Yes. Thanks, Brian. So we obviously have been very watchful simply because of the news coming out of the economy, just every management team, I think is being more watchful. So 3 things are driving the funnel right now, right? The first one is people who need efficiency, they need it now, they need it quickly to manage costs better, right? So that is definitely a big segment of the prospect base and the client base, which needs to manage that. So that’s one.

Second one, which is really interesting is people are looking at these market dislocations and buying books from other asset owners. So there’s lots of acquisitions going on, buying books, getting into new asset classes and people want to do that in a bit of a hurry, and it’s impossible to go set up a brand-new architecture system for that.

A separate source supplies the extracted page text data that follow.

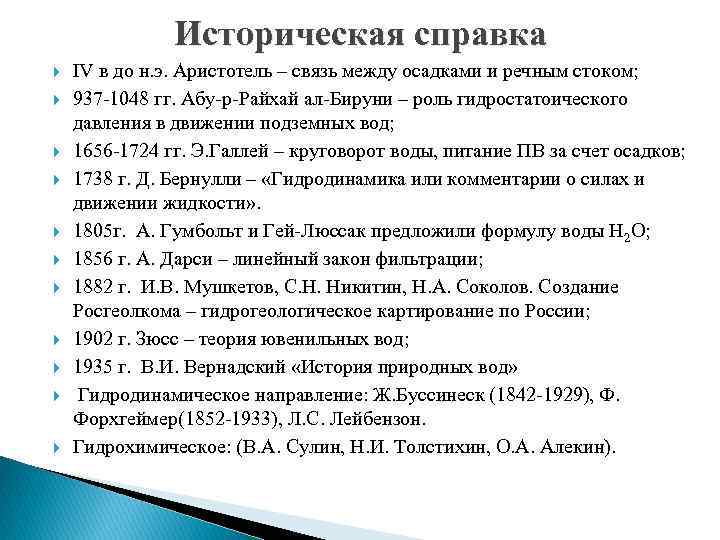 Историческая справка

IV в до н.э. Аристотель – связь между осадками и речным стоком;

937-1048 гг. Абу-р-Райхай ал-Бируни – роль гидростатоического давления в движении подземных вод;

1656-1724 гг. Э.Галлей – круговорот воды, питание ПВ за счет осадков;

1738 г. Д. Бернулли – «Гидродинамика или комментарии о силах и движении жидкости».

1805г. А. Гумбольт и Гей-Люссак предложили формулу воды $H_2O$;

1856 г. А. Дарси – линейный закон фильтрации;

1882 г. И.В. Мушкетов, С.Н. Никитин, Н.А. Соколов. Создание Росгеолкома – гидрогеологическое картирование по России;

1902 г. Зюсс – теория ювенильных вод;

1935 г. В.И. Вернадский «История природных вод»

Гидродинамическое направление: Ж.Буссинеск (1842-1929), Ф. Форхгеймер(1852-1933), Л.С. Лейбензон.

Гидрохимическое: (В.А. Сулин, Н.И. Толстихин, О.А. Алекин).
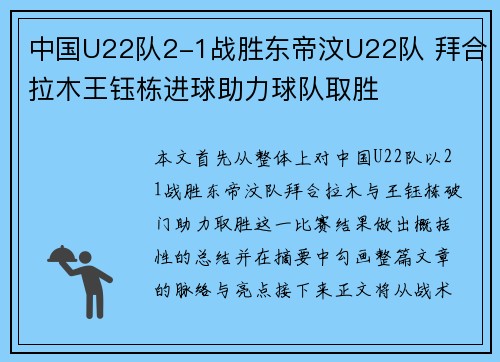 中国U22队2-1战胜东帝汶U22队 拜合拉木王钰栋进球助力球队取胜

本文首先从整体上对中国U22队以21战胜东帝汶队拜合拉木与王钰栋破门助力取胜这一比赛结果做出概括性的总结并在摘要中勾画整篇文章的脉络与亮点接下来正文将从战术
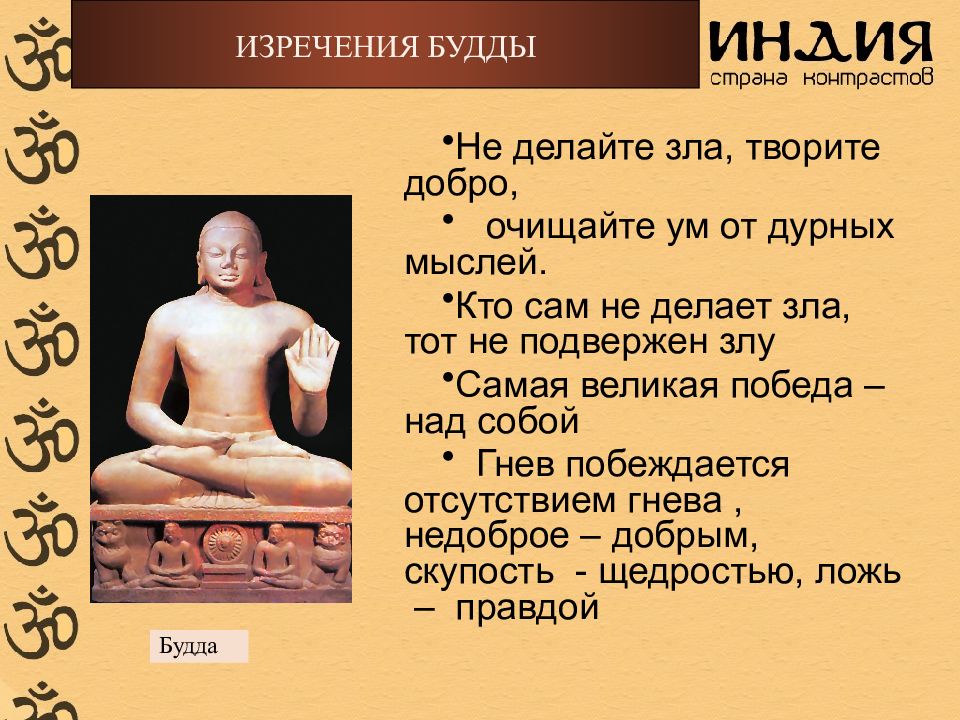 ИЗРЕЧЕНИЯ БУДДЫ

ИНДИЯ
страна контрастов

•Не делайте зла, творите добро,

• очищайте ум от дурных мыслей.

•Кто сам не делает зла, тот не подвержен злу

•Самая великая победа – над собой

• Гнев побеждается отсутствием гнева , недоброе – добрым, скупость - щедростью, ложь – правдой

Будда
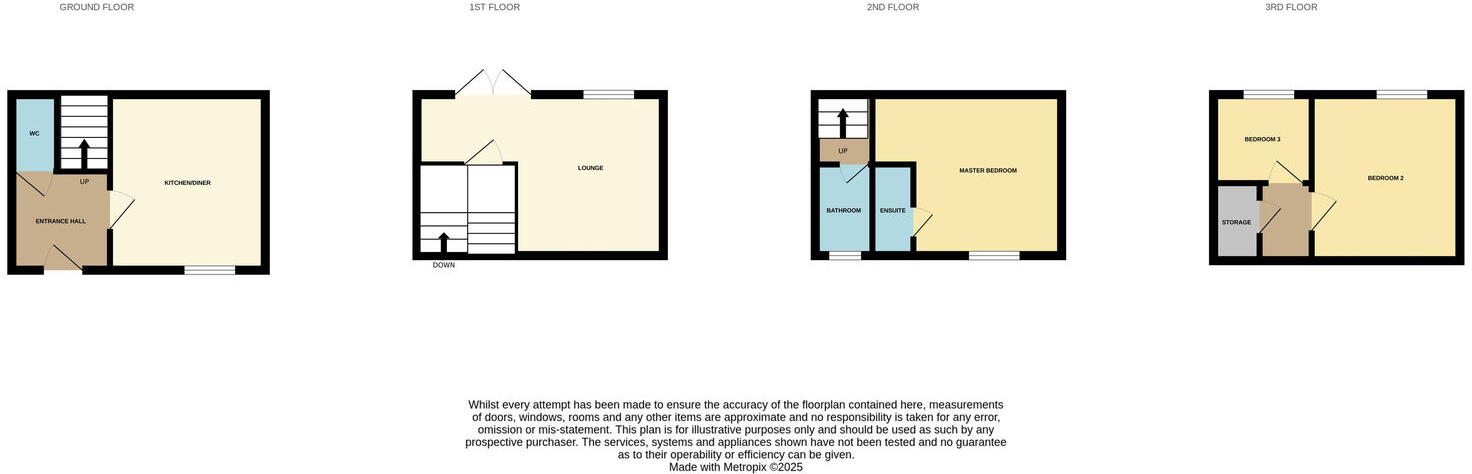 GROUND FLOOR

WC

UP

KITCHEN/DINER

ENTRANCE HALL

1ST FLOOR

LOUNGE

DOWN

2ND FLOOR

UP

MASTER BEDROOM

BATHROOM

ENSUITE

3RD FLOOR

BEDROOM 3

BEDROOM 2

STORAGE

Whilst every attempt has been made to ensure the accuracy of the floorplan contained here, measurements of doors, windows, rooms and any other items are approximate and no responsibility is taken for any error, omission or mis-statement. This plan is for illustrative purposes only and should be used as such by any prospective purchaser. The services, systems and appliances shown have not been tested and no guarantee as to their operability or efficiency can be given.
Made with Metropix ©2025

Coming to Clearwater makes them very nimble. They can buy assets in Germany tomorrow, they can buy assets and mortgages or whatever. So there’s definitely a class of people who are pushing on that, and that seems to be the sole reason they are doing that. And the third thing is it just risk people from audit committees and literally getting calls from audit committees saying, I need to get your risk in order with this rapidly changing and volatile environment. And so that drives it is just better control on a day-to-day management of risk and managing it better and being responsive to the market.

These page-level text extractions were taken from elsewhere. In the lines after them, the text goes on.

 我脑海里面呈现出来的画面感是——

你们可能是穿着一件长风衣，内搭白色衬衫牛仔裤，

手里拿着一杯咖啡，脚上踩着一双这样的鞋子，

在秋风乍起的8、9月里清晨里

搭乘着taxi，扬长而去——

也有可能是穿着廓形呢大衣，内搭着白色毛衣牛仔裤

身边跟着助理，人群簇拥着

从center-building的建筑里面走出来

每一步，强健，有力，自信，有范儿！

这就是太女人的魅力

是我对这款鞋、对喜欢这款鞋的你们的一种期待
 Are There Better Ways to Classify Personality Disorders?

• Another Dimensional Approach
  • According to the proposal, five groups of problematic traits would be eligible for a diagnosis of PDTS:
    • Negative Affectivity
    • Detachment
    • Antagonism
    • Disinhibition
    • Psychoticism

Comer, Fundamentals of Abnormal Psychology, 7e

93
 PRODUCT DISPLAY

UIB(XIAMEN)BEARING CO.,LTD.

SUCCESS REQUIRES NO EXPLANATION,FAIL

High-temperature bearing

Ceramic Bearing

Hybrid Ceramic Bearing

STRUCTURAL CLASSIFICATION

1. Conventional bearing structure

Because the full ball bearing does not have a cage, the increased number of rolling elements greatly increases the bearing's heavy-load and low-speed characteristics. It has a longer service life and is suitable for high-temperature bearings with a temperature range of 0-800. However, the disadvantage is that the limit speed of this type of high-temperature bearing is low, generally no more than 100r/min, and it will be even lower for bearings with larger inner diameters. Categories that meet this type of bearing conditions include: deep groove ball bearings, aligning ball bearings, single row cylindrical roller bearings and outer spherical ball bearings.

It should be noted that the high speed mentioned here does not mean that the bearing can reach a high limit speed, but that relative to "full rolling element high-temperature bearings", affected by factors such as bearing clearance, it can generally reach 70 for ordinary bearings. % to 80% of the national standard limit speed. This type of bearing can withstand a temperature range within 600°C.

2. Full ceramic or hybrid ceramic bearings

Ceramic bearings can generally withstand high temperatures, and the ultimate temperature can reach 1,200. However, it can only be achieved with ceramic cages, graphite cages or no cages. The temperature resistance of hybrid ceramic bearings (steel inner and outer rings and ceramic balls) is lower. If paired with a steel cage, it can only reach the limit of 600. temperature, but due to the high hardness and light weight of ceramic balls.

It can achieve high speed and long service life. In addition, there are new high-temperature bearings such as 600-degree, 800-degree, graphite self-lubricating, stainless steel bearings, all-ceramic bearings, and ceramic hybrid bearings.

And so one of those 3 is what’s driving it. I mean you still have some cases where people are doing large scale financial transformations and that drives it. And sometimes, you will have a currently awarded client go to another company and saying, wow, this is not the way to do it, and they were bringing us along. So if you think about these 5 elements, I would hazard there’s a vast majority of our prospects would fall into one of these.

Brian Schwartz

And then one follow-up for Jim. Just thinking about the guidance for Q4, is it fair to assume that, that there’s still going to be a slight headwind here from the customers that are still on the old pricing plan, we see where AUMs are going? And then, Jim, are you factoring in the macro at all as you contemplated and initiated the Q4 guidance here today?

James Cox

Yes. I think we — when we looked at the Q4 guidance, we understood what the perspective of what the Fed was going to do and it looked like they did exactly what folks expected them to do today and so we did consider that as part of it and as we looked into the guidance.

Brian Schwartz

Thank you for taking my questions.

James Cox

Thank you. Take care, Brian.

Sandeep Sahai

Thank you, Brian.

Operator

Thank you. There are no further questions registered at this time. So I’d like to pass the conference back over to Sandeep Sahai for closing remarks. Please go ahead.

Sandeep Sahai

Look, I just wanted to thank you all for your continued interest in Clearwater. I think we’ve had a really good year-to-date performance. I think we’ve had headwinds, but we really found that we continue to deliver and target a 20% growth rate for the year, that we are very excited about that. We are very excited also about, I think being able to make all these contractual changes while booking the right amount really throughout the year.

And really that was really important for calendar year 2023 is that if we had not done this, we would continue to be subject to the volatility of the market, and we hope to mitigate that quite a bit. So thank you all. I really appreciate your interest and your time. Thank you.

Operator

Thank you all. This concludes today’s conference call. Thank you for your participation. You may now disconnect your lines.